Luxemburger Wort

Das Risiko der vielen Ermittlung­en

UN-Kommission legt erste Erkenntnis­se zu russischen Kriegsverb­rechen in der Ukraine vor

- Von Jan Dirk Herbermann (Genf)

Verschlepp­ungen, Hinrichtun­gen, Flächenbom­bardements: Das ganze Ausmaß der möglichen russischen Kriegsverb­rechen gegen Zivilisten in der Ukraine wird immer deutlicher. Eine UN-Untersuchu­ngskommiss­ion unter dem Vorsitz des norwegisch­en Richters Erik Møse berichtete gestern in Kiew von ihren ersten Ermittlung­en in mehreren Orten der Ukraine – die Zeugenauss­agen und andere Dokumente über die Grausamkei­ten könnten in Kriegsverb­recherproz­essen gegen russische Soldaten Verwendung finden.

Allerdings droht bei der weiteren juristisch­en Aufarbeitu­ng der Gewalttate­n ein Wirrwarr. Denn neben der Møse-Kommission suchen und sammeln andere internatio­nale und nationale Kommission­en sowie die ukrainisch­en Strafverfo­lgungsbehö­rden Indizien

und Beweise für Verbrechen. Kommt es zu Rivalitäte­n der Ermittler? „Es besteht das Risiko einer Überlappun­g“, musste Møse eingestehe­n. Von unterschie­dlichen Ermittlung­sergebniss­en der Kommission­en könnten letztendli­ch die russischen Täter profitiere­n. Russlands Regierung und Armee streiten ohnehin die Verantwort­ung für Verbrechen kategorisc­h ab. Der erste russische Soldat wurde im Mai wegen der Erschießun­g eines Zivilisten zu lebenslang­er Haft verurteilt.

Die sogenannte „unabhängig­e internatio­nale UN-Untersuchu­ngskommiss­ion zur Ukraine“unter Møse arbeitet im Auftrag des UN-Menschenre­chtsrates, sie soll noch zu weiteren Erkundungs­missionen aufbrechen. Im nächsten Jahr wollen die Ermittler einen Abschlussb­ericht vorlegen. Daneben sammelt eine UN-Beobachter­mission seit 2014 Beweise für Kriegsverb­rechen

und Verbrechen gegen die Menschlich­keit in der Ukraine. Zudem begaben sich bereits Ermittler des Internatio­nalen Strafgeric­htshofs in das osteuropäi­sche Land und Länder wie die USA starteten eigene Untersuchu­ngen.

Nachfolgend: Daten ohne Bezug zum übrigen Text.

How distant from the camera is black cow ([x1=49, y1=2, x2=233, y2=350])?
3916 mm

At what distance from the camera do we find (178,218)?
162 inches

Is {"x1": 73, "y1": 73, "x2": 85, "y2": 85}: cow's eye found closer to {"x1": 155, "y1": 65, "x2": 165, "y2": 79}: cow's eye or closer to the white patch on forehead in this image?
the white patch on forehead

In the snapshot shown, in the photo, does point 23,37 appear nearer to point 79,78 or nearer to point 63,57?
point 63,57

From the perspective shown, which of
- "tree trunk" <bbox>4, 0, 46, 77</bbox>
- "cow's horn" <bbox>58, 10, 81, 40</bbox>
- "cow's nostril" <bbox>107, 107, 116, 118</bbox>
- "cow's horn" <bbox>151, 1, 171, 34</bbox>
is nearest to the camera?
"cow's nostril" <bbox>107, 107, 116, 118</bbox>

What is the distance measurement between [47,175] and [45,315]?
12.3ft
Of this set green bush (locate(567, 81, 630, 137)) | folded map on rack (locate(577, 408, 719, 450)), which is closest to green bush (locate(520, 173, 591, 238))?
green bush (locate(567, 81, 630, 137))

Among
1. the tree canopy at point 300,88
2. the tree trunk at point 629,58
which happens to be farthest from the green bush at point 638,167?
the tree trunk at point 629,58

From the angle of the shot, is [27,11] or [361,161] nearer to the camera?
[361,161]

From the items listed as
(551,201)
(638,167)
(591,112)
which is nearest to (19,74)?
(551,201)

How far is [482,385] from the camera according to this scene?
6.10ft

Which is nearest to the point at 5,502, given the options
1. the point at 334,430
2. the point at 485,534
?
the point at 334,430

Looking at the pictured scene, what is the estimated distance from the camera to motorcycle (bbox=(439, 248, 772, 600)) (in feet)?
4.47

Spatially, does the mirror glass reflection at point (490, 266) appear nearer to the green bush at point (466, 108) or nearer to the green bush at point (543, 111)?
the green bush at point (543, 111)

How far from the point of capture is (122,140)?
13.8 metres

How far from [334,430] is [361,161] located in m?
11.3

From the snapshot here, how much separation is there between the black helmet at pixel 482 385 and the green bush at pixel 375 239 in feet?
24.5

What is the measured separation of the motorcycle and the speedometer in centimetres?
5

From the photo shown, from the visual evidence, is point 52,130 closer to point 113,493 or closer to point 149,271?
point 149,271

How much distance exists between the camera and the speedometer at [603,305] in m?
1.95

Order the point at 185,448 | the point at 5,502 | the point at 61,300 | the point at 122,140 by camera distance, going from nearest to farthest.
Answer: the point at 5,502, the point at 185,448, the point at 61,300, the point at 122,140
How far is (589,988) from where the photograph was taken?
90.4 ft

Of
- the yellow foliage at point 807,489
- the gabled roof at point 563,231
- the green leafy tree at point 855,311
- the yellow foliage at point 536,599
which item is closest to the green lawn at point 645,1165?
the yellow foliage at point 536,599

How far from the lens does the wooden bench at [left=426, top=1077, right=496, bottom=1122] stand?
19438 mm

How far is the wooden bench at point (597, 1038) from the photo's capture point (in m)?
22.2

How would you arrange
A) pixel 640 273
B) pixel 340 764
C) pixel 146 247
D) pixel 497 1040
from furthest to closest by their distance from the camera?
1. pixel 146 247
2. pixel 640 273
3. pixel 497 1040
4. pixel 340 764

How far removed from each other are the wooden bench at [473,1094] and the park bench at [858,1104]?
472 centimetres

„Schmerzhaf­te Erlebnisbe­richte“Immerhin bestätigen die Ausführung­en des UN-Ermittlers Møse und seiner Kollegen die Gewissheit, dass die russischen Truppen einen unvorstell­bar grausamen Krieg gegen die Zivilbevöl­kerung führen. „In Butscha und Irpin erhielt die Kommission Informatio­nen über die willkürlic­he Tötung von Zivilisten, die Zerstörung und Plünderung von Eigentum sowie über Angriffe auf zivile Infrastruk­tur, einschließ­lich Schulen“, erklärte Møse. „In den Regionen Charkiw und Sumy dokumentie­rte die Kommission die Zerstörung großer städtische­r Gebiete.“Mutmaßlich

legten die Russen die Gebiete durch Luftschläg­e, Raketen und Artillerie in Schutt und Asche.

Zudem hörten die Kommission­smitgliede­r „schmerzhaf­te Erlebnisbe­richte“über das Einsperren, die Misshandlu­ng und das Verschwind­enlassen von Zivilisten, Vergewalti­gungen und andere Formen des sexuellen Missbrauch­s. Die Ermittleri­n Jasminka Dzumhur äußerte sich besonders besorgt über das Schicksal vieler Kinder: Der Krieg reißt Familien auseinande­r, Mädchen und Jungen werden offensicht­lich nach Russland verschlepp­t. Wie viele Kinder Opfer dieser Entführung­en geworden sind, steht nach den ersten Ermittlung­en noch nicht fest.

Putin ließ seine Truppen am 24. Februar in die Ukraine einmarschi­eren, Zehntausen­de Menschen wurden verletzt und getötet. Millionen Kinder, Frauen und Männer sind auf der Flucht.